Figuur 1: schematische voorstelling ventilatie in een acculaadruimte, zoals afgebeeld in NPR 3299 §5.1

In de praktijk komt het regelmatig voor dat er onvoldoende rekening wordt gehouden met bovengenoemde factoren. Zo komt het voor dat er extra oplaadpunten worden bijgeplaatst, terwijl de ventilatiecondities niet worden herzien. Nog een voorbeeld is dat bij een ventilator vaak wordt uitgegaan van de capaciteit, zoals vermeld staat op de typeplaat, terwijl deze waarde alleen geldig is onder optimale omstandigheden (theoretische waarde). Andere voorbeelden zijn vervuilde- of afgesloten ventilatieroosters of een ventilator welke al weken op storing staat, terwijl er ondertussen nog steeds wordt geladen.

ZONE-INDELING

Indien uit de risicoanalyse blijkt dat er een explosieve atmosfeer kan voorkomen moet er een zone worden vastgesteld (Arbeidsomstandighedenbesluit art. 3.5d, lid 5.). Indien de ventilatiecondities niet voldoende zijn, wordt er veelal een zone vastgesteld voor de gehele acculaadruimte. Indien de ventilatiecondities wel voldoende blijken te zijn wordt er veelal een resterende zone boven het accupakket aangehouden (daar waar waterstof vrijkomt).

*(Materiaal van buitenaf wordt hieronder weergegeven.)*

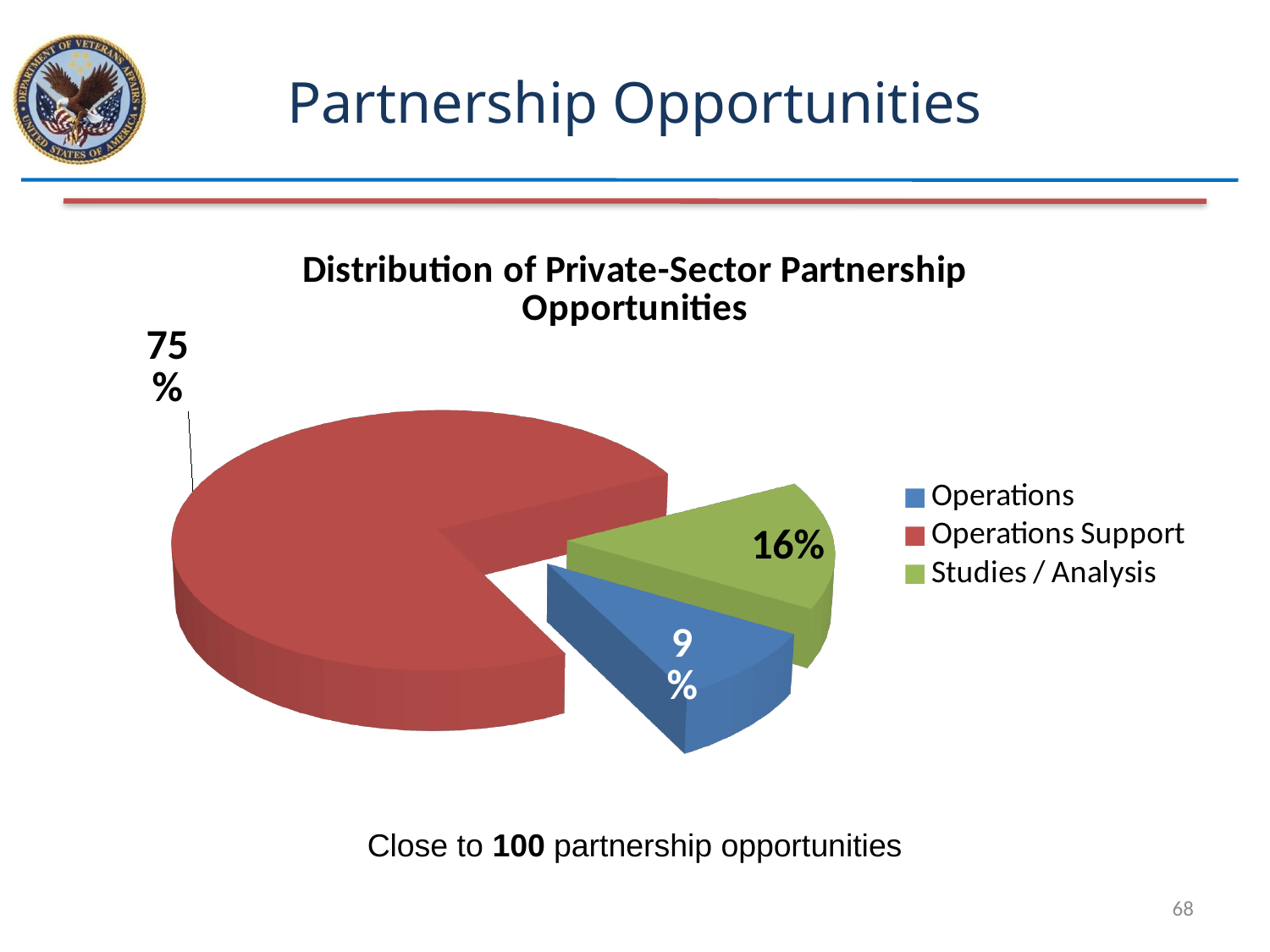
Which is larger, the share for Studies / Analysis or the share for Operations? Studies / Analysis What share of the pie does Studies / Analysis represent? 16% What colour is the Operations Support slice? Red What kind of chart is shown on the slide? Pie chart What is the difference in percentage points between Studies / Analysis and Operations? 7 What share of the pie does Operations represent? 9% What share of the pie does Operations Support represent? 75% What is the difference in percentage points between Operations Support and Studies / Analysis? 59 How many categories does the legend list? 3 What is the title of the chart? Distribution of Private-Sector Partnership Opportunities Which category has the largest slice of the pie? Operations Support Which category has the smallest slice of the pie? Operations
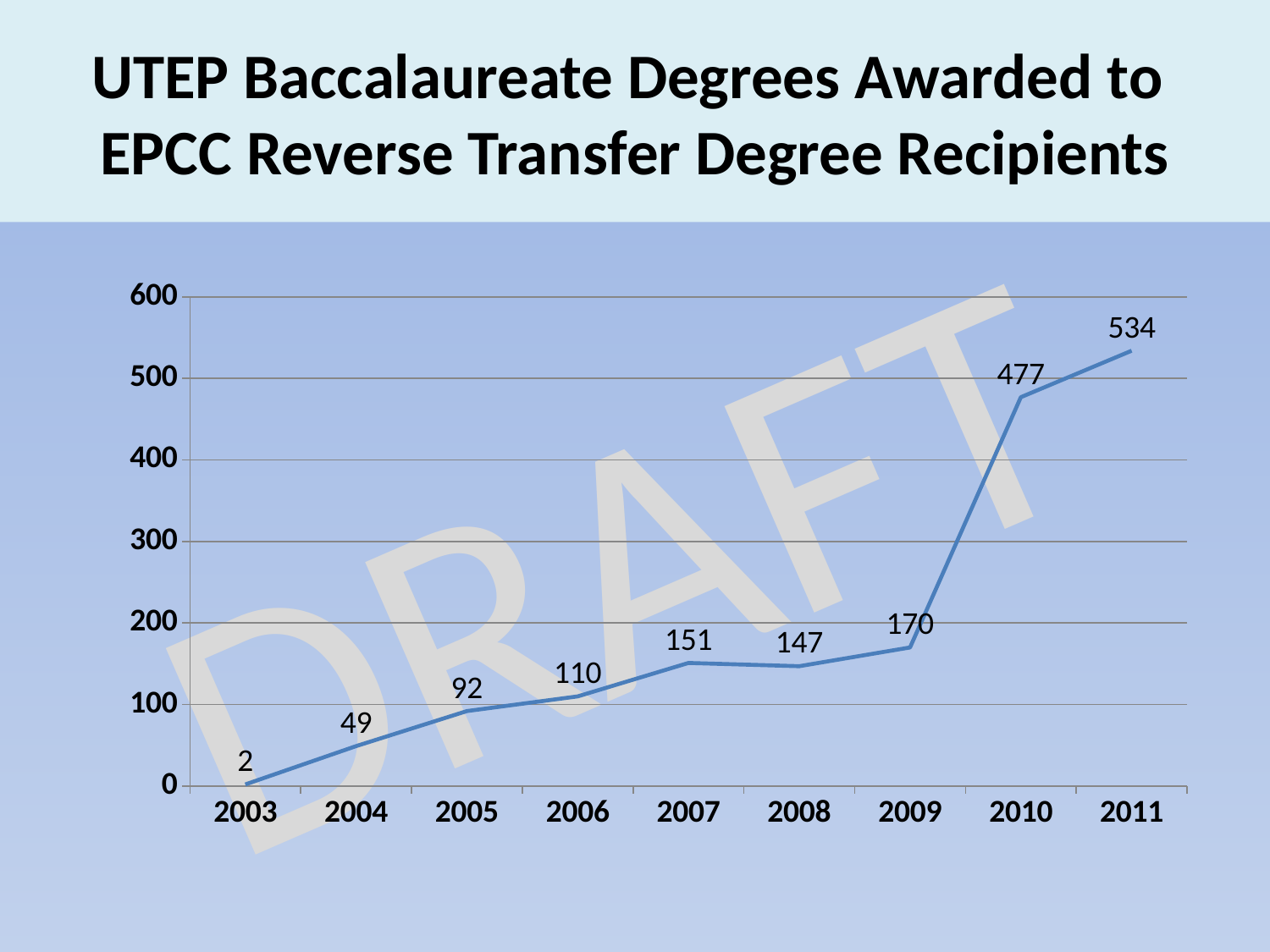
What kind of chart is shown on the slide? line chart Which year has the highest value? 2011 What is the title of the chart on the slide? UTEP Baccalaureate Degrees Awarded to EPCC Reverse Transfer Degree Recipients Do the values generally rise or fall from 2003 to 2011? rise What is the value for 2007? 151 What is the difference between the values for 2009 and 2008? 23 What is the value for 2003? 2 How many years are plotted on the x axis? 9 Which year has the lowest value? 2003 What is the difference between the values for 2011 and 2010? 57 What is the value for 2010? 477 Which is larger, the value for 2007 or the value for 2008? 2007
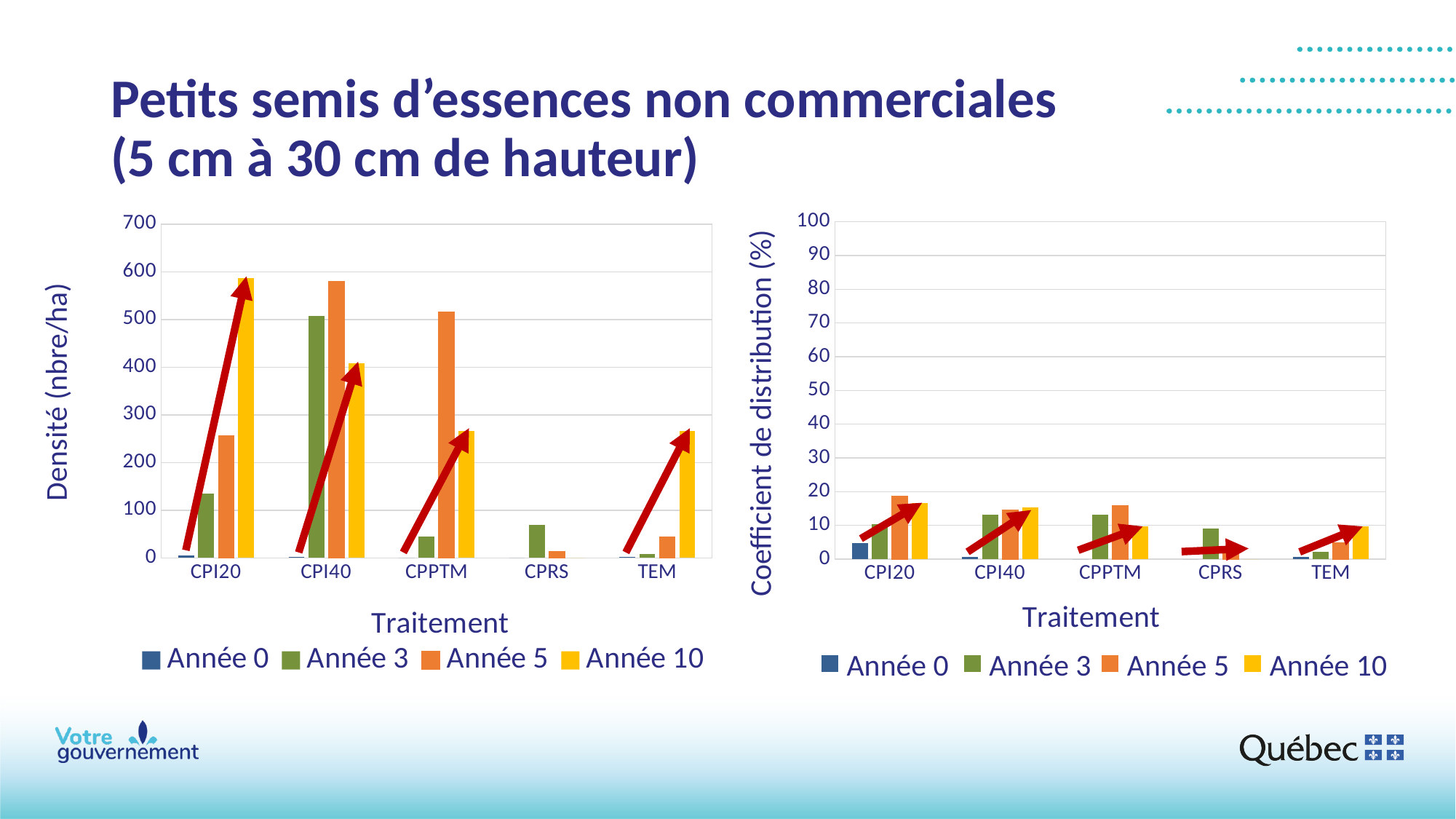
In the left chart (Densité), is the Année 3 value for CPRS greater or less than 100? less In the left chart (Densité), do the values for CPI20 rise or fall from Année 0 to Année 10? rise In the left chart (Densité), which treatment has the highest Année 10 bar? CPI20 What kind of chart is the left chart (Densité)? bar chart How many series does the legend of the left chart (Densité) list? 4 In the left chart (Densité), for CPI40, which is larger: the Année 3 value or the Année 10 value? Année 3 In the right chart (Coefficient de distribution), is the Année 5 value for CPI20 greater or less than 20? less In the right chart (Coefficient de distribution), for CPI20, which is larger: the Année 0 value or the Année 5 value? Année 5 How many treatments are shown on the x axis of the right chart (Coefficient de distribution)? 5 In the left chart (Densité), which treatment has the highest Année 5 bar? CPI40 What is the y-axis label of the right chart? Coefficient de distribution (%) In the left chart (Densité), is the Année 10 value for CPI20 greater or less than 500? greater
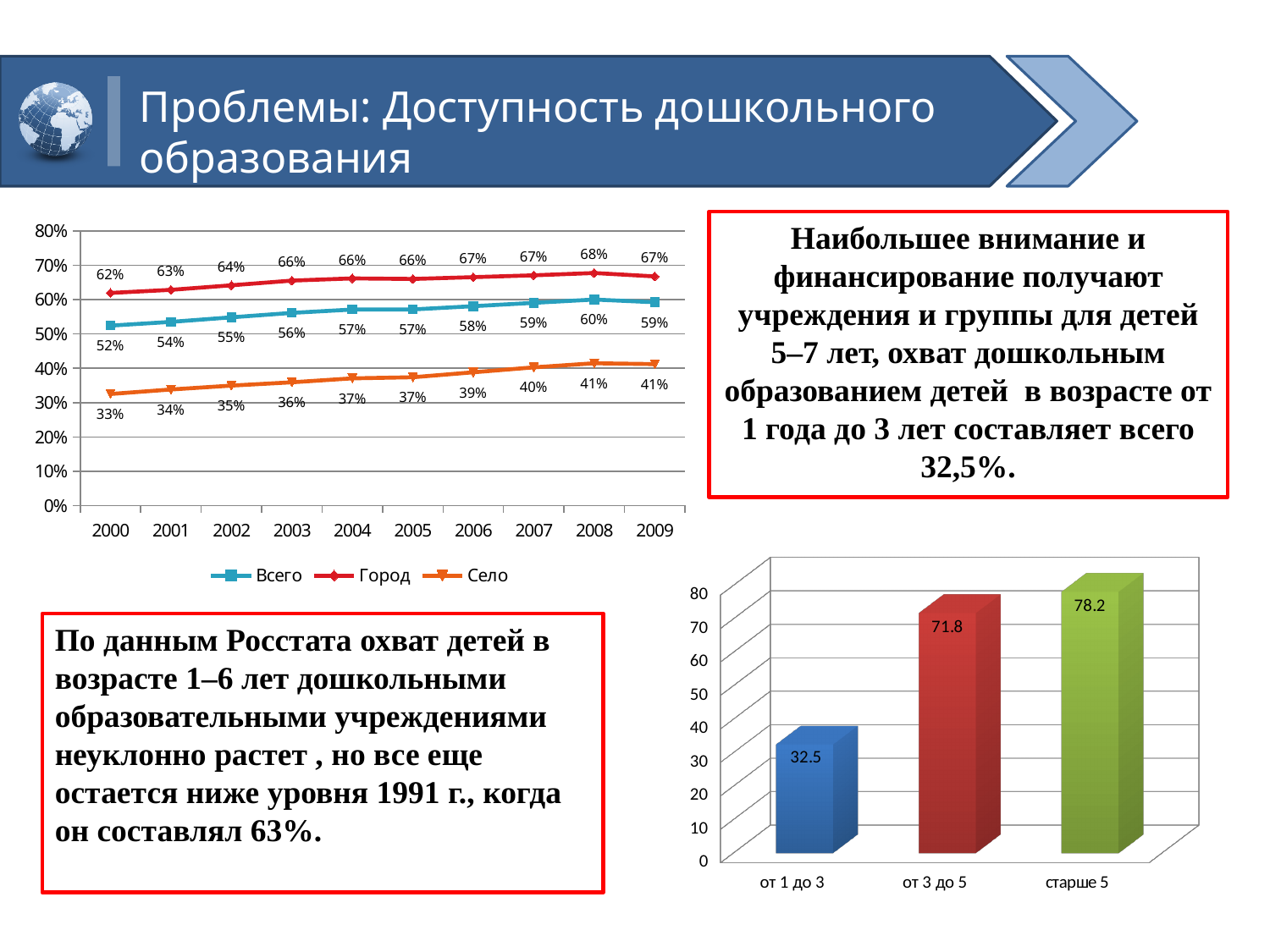
What kind of chart is shown on the bottom right of the slide? bar chart In the line chart on the left, how many years are shown on the x axis? 10 In the line chart on the left, what is the difference between Город and Село in 2009? 26% In the bar chart on the bottom right, what is the value for от 3 до 5? 71.8 In the line chart on the left, what is the value for Город in 2008? 68% In the line chart on the left, what is the value for Всего in 2009? 59% In the line chart on the left, how many series does the legend list? 3 In the line chart on the left, does the Село series generally rise or fall from 2000 to 2009? rise In the bar chart on the bottom right, which category has the lowest value? от 1 до 3 In the line chart on the left, which series has the highest values across all years? Город In the line chart on the left, what is the value for Село in 2000? 33% In the bar chart on the bottom right, what is the difference between старше 5 and от 1 до 3? 45.7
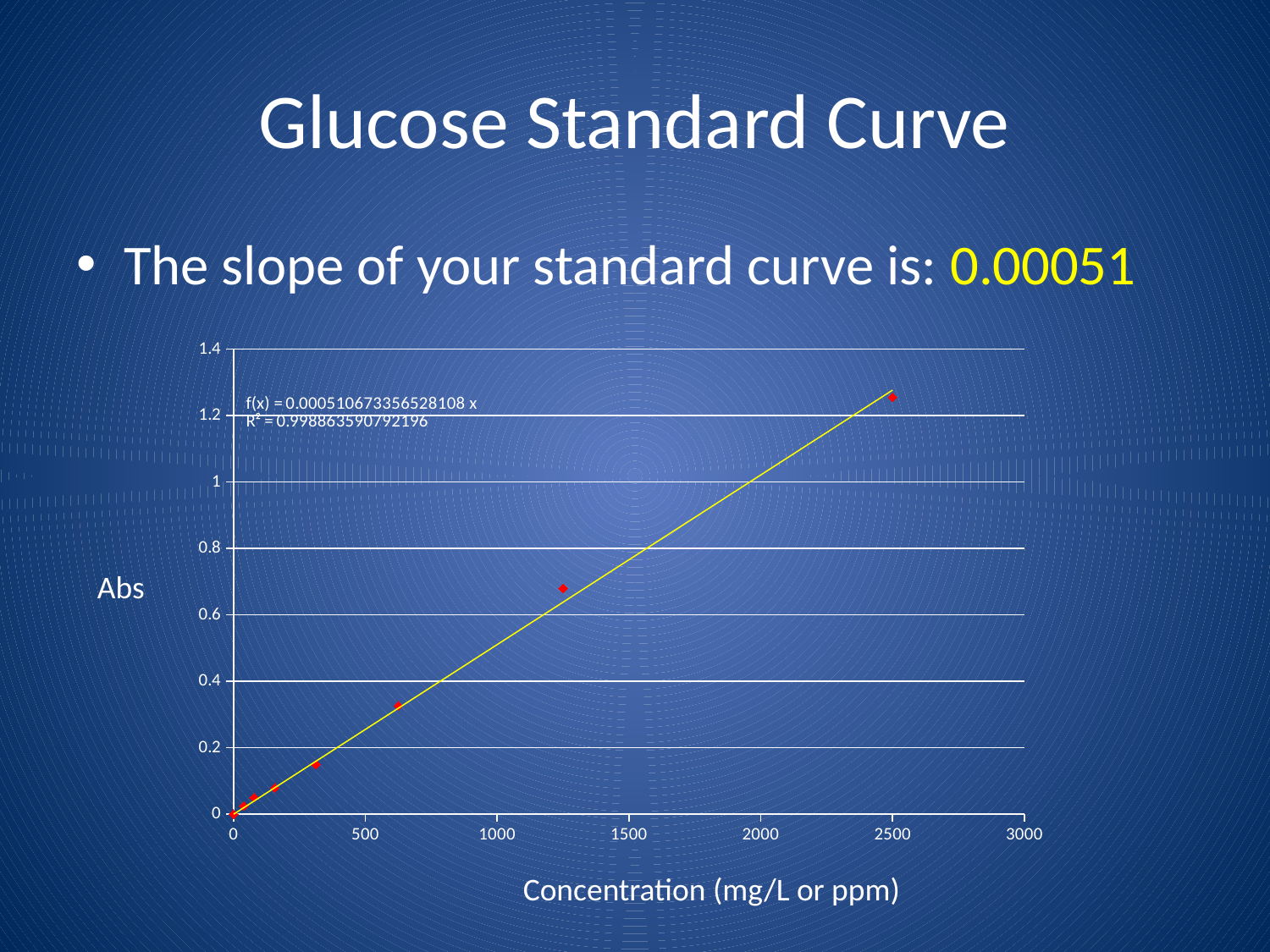
At which concentration is the absorbance highest? 2500 What is the title of the slide containing the chart? Glucose Standard Curve Is the absorbance value at a concentration of 1250 greater or less than 0.6? greater What kind of chart is shown on the slide? scatter chart What is the maximum value shown on the y axis of the chart? 1.4 What is the label of the x axis of the chart? Concentration (mg/L or ppm) Is the absorbance value at a concentration of 1250 greater or less than 0.8? less Is the absorbance value at a concentration of about 625 greater or less than 0.4? less Which has the larger absorbance: the point at concentration 1250 or the point at concentration 2500? 2500 Do the absorbance values rise or fall as concentration increases along the x axis? rise At which concentration is the absorbance lowest? 0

Naast de ventilatiecondities dient men voor de zone-indeling ook rekening te houden met andere factoren. Zo dient de technische staat van de accu’s in orde te zijn, waarbij rekening moet worden gehouden met o.a. slijtage, het vloeistofniveau (bijvullen van gedemineraliseerd water) en de technische levensduur. Periodiek, preventief onderhoud is nodig om de goede staat van de accu te waarborgen.

* Gedemineraliseerd water, of kortweg demiwater, is water wat gezuiverd is van zouten en mineralen en daarbij elektrisch zeer slecht geleidend is (geleidbaarheid veelal < 0,2 µS/cm).

ONTSTEKINGSBRONNEN

Zodra er een zone is vastgesteld moet worden beoordeeld of er geen potentiële ontstekingsbronnen in de zone zijn of zich daar kunnen bevinden. Hierbij valt te denken aan elektrisch materieel (verlichting, wandcontactdozen, etc.) of statische lading van een heftruck.

Een opvallend geval uit de praktijk is dat de connector van de accu weleens bovenop het accupakket ligt, zoals te zien is op foto 1. Juist bij het ontkoppelen van de connector ontstaat er een elektrische vonk, terwijl waterstof boven het accupakket vrijkomt. Een eenvoudige oplossing hierbij is om de connector op voldoende afstand van het accupakket vast te maken, zodat het ontkoppelen niet meer boven het accupakket kan plaatsvinden. Zie als voorbeeld foto 2. Echter, het belangrijkste aspect hierin is dat de acculader eerst moet worden uitgezet, voordat er enige handelingen aan het accupakket mogen plaatsvinden.